-- Exercise aim --
Repeat each line of the material below exactly as it appears, minus any pictures.

-- Material provided --
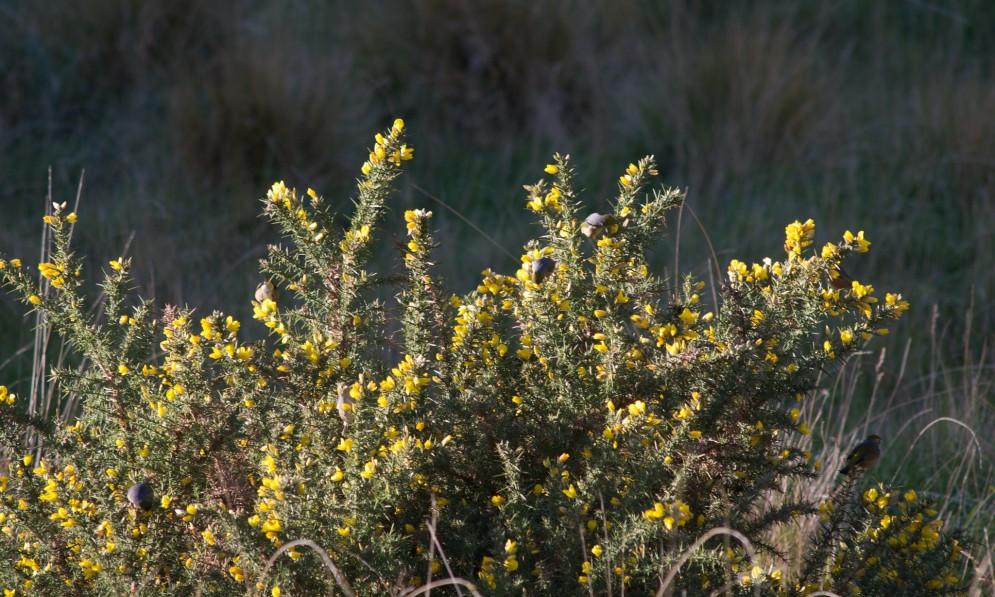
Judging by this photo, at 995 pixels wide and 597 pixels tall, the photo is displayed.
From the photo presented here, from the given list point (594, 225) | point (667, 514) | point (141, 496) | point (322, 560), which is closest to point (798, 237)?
point (594, 225)

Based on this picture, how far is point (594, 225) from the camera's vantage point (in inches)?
85.1

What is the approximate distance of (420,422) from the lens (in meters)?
2.04

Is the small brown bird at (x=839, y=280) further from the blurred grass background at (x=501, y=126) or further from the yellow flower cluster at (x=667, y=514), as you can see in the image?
the blurred grass background at (x=501, y=126)

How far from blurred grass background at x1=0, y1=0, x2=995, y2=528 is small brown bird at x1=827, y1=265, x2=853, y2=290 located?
6.79ft

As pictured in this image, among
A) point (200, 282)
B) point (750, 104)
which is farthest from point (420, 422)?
point (750, 104)

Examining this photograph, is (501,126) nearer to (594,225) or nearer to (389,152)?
(389,152)

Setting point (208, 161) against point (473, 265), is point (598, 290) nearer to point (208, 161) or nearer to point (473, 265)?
point (473, 265)

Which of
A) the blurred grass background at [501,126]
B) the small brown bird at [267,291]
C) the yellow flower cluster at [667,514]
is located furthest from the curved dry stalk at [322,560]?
the blurred grass background at [501,126]

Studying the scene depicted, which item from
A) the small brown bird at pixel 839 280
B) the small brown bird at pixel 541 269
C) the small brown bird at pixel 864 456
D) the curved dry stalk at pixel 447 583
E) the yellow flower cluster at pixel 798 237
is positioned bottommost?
the curved dry stalk at pixel 447 583

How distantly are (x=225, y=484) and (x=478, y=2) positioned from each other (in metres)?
4.93

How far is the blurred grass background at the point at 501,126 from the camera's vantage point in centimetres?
486

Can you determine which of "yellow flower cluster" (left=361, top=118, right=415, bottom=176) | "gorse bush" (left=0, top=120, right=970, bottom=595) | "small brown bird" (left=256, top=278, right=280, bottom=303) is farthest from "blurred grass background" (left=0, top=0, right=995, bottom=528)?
"yellow flower cluster" (left=361, top=118, right=415, bottom=176)

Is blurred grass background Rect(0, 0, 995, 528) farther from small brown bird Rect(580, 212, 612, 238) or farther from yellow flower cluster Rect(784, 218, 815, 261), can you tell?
small brown bird Rect(580, 212, 612, 238)

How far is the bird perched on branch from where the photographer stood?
2.00m
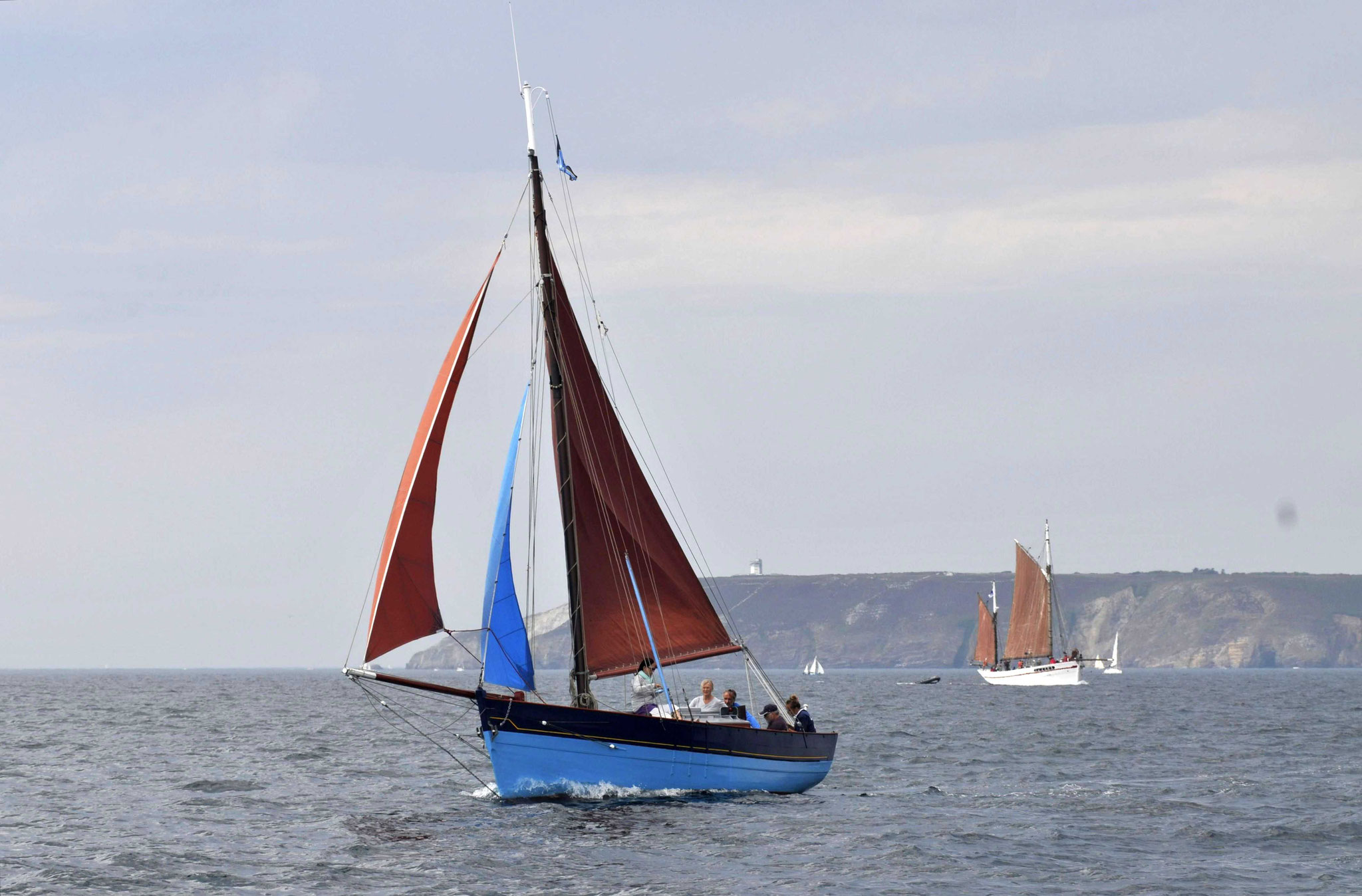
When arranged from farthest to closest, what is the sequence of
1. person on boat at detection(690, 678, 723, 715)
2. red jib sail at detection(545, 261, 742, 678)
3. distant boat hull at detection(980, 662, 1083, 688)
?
1. distant boat hull at detection(980, 662, 1083, 688)
2. red jib sail at detection(545, 261, 742, 678)
3. person on boat at detection(690, 678, 723, 715)

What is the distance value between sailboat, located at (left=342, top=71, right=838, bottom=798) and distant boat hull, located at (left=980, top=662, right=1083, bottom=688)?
10078 centimetres

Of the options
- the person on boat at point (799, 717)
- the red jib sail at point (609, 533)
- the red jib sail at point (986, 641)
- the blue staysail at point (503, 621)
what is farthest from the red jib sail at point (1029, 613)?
the blue staysail at point (503, 621)

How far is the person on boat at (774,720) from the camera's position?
31.3 metres

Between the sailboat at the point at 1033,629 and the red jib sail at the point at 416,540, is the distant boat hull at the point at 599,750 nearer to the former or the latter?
the red jib sail at the point at 416,540

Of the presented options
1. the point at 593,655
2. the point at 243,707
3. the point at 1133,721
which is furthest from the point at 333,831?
the point at 243,707

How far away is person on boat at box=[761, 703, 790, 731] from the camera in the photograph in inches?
1232

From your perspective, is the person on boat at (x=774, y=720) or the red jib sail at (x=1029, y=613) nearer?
the person on boat at (x=774, y=720)

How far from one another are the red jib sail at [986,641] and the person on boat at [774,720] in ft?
368

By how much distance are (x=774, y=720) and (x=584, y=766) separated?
471 cm

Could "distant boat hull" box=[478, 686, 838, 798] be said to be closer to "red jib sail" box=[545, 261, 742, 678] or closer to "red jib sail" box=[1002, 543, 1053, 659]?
"red jib sail" box=[545, 261, 742, 678]

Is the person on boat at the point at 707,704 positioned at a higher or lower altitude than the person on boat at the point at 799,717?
higher

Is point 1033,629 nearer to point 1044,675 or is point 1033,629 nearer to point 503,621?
point 1044,675

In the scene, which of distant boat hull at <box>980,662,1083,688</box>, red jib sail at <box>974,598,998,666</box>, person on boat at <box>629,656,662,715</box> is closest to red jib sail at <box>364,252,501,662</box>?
person on boat at <box>629,656,662,715</box>

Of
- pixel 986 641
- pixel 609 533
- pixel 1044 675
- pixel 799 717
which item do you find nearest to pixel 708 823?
pixel 799 717
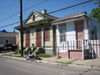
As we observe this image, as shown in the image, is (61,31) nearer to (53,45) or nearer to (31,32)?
(53,45)

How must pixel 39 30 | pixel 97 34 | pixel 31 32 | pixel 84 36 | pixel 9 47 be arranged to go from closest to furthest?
pixel 84 36 → pixel 97 34 → pixel 39 30 → pixel 31 32 → pixel 9 47

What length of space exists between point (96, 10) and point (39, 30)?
9.21 meters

-- Task result --
Judging by this photo, at 995 pixels wide and 597 pixels tall, the photo is displayed.
From the photo presented here, from the given list point (594, 225) | point (667, 514) | point (141, 496) | point (322, 560), which is closest to point (798, 237)?
point (594, 225)

Based on this picture, how far is point (594, 225) from the camera's vantage point (in inches)?
85.1

What is the approximate distance of (420,422) from the lens (in meters)?
2.04

Is the small brown bird at (x=839, y=280) further from the blurred grass background at (x=501, y=126) or further from the yellow flower cluster at (x=667, y=514), as you can see in the image?
the blurred grass background at (x=501, y=126)

How far from blurred grass background at x1=0, y1=0, x2=995, y2=528 is small brown bird at x1=827, y1=265, x2=853, y2=290 located?
6.79ft

As pictured in this image, among
A) point (200, 282)
B) point (750, 104)
which is farthest from point (420, 422)?
point (750, 104)

Examining this photograph, is (501,126) nearer to (594,225) or nearer to (389,152)?
(389,152)

Setting point (208, 161) against point (473, 265), is point (598, 290) nearer to point (208, 161) or nearer to point (473, 265)?
point (473, 265)

Which of
A) the blurred grass background at [501,126]
B) the small brown bird at [267,291]
C) the yellow flower cluster at [667,514]
is located furthest from the curved dry stalk at [322,560]?
the blurred grass background at [501,126]

Studying the scene depicted, which item from
A) the small brown bird at pixel 839 280
B) the small brown bird at pixel 541 269
C) the small brown bird at pixel 864 456
D) the curved dry stalk at pixel 447 583
E) the yellow flower cluster at pixel 798 237
is positioned bottommost?
the curved dry stalk at pixel 447 583

How distantly are (x=225, y=484) and (x=478, y=2) positioned from each other (in metres)?
4.93

How far is the blurred grass background at the point at 501,126 from the camera's vantage point in centimetres?
486

Can you determine which of "yellow flower cluster" (left=361, top=118, right=415, bottom=176) | "gorse bush" (left=0, top=120, right=970, bottom=595) | "small brown bird" (left=256, top=278, right=280, bottom=303) is farthest from "blurred grass background" (left=0, top=0, right=995, bottom=528)?
"yellow flower cluster" (left=361, top=118, right=415, bottom=176)

Is blurred grass background Rect(0, 0, 995, 528) farther from small brown bird Rect(580, 212, 612, 238) or farther from yellow flower cluster Rect(784, 218, 815, 261), can you tell?
small brown bird Rect(580, 212, 612, 238)

How far is the bird perched on branch from where the photographer stood?
2.00m
When arranged from farthest to closest, what is the sequence of
1. person on boat at detection(690, 678, 723, 715)
2. red jib sail at detection(545, 261, 742, 678)
3. distant boat hull at detection(980, 662, 1083, 688)
?
1. distant boat hull at detection(980, 662, 1083, 688)
2. red jib sail at detection(545, 261, 742, 678)
3. person on boat at detection(690, 678, 723, 715)

What is the distance value between sailboat, located at (left=342, top=71, right=838, bottom=798) and distant boat hull, located at (left=980, top=662, right=1083, bottom=688)?
10078 centimetres

Of the options
- the person on boat at point (799, 717)
- the red jib sail at point (609, 533)
- the red jib sail at point (986, 641)
- the blue staysail at point (503, 621)
what is farthest from the red jib sail at point (1029, 613)?
the blue staysail at point (503, 621)

How far is the person on boat at (774,720) from the camera's position?
31.3 metres

Between the sailboat at the point at 1033,629 and the red jib sail at the point at 416,540, is the distant boat hull at the point at 599,750 nearer to the former or the latter?
the red jib sail at the point at 416,540

Of the presented options
1. the point at 593,655
2. the point at 243,707
3. the point at 1133,721
which is furthest from the point at 333,831?
the point at 243,707

How far away is person on boat at box=[761, 703, 790, 731] from the camera in the photograph in inches?
1232

From your perspective, is the person on boat at (x=774, y=720) or the red jib sail at (x=1029, y=613) nearer?
the person on boat at (x=774, y=720)

How far from one another are the red jib sail at [986,641] and the person on boat at [774,720] in ft?
368

By how much distance are (x=774, y=720) and (x=584, y=766) separated?
471 cm

Could "distant boat hull" box=[478, 686, 838, 798] be said to be closer to "red jib sail" box=[545, 261, 742, 678] or closer to "red jib sail" box=[1002, 543, 1053, 659]?
"red jib sail" box=[545, 261, 742, 678]

Is the person on boat at the point at 707,704 positioned at a higher or lower altitude than the person on boat at the point at 799,717?
higher

Is point 1033,629 nearer to point 1044,675 or is point 1033,629 nearer to point 503,621?
point 1044,675

In the scene, which of distant boat hull at <box>980,662,1083,688</box>, red jib sail at <box>974,598,998,666</box>, person on boat at <box>629,656,662,715</box> is closest to red jib sail at <box>364,252,501,662</box>?
person on boat at <box>629,656,662,715</box>

Of
- pixel 986 641
- pixel 609 533
- pixel 1044 675
- pixel 799 717
which item do you find nearest to pixel 708 823?
pixel 799 717
As we observe this image, as shown in the image, is (61,31) nearer to (53,45) or nearer to (31,32)?
(53,45)

How must pixel 39 30 | pixel 97 34 | pixel 31 32 | pixel 84 36 | pixel 9 47 be arranged to go from closest to furthest?
pixel 84 36 → pixel 97 34 → pixel 39 30 → pixel 31 32 → pixel 9 47

What length of space exists between point (96, 10) and point (39, 30)?
9.21 meters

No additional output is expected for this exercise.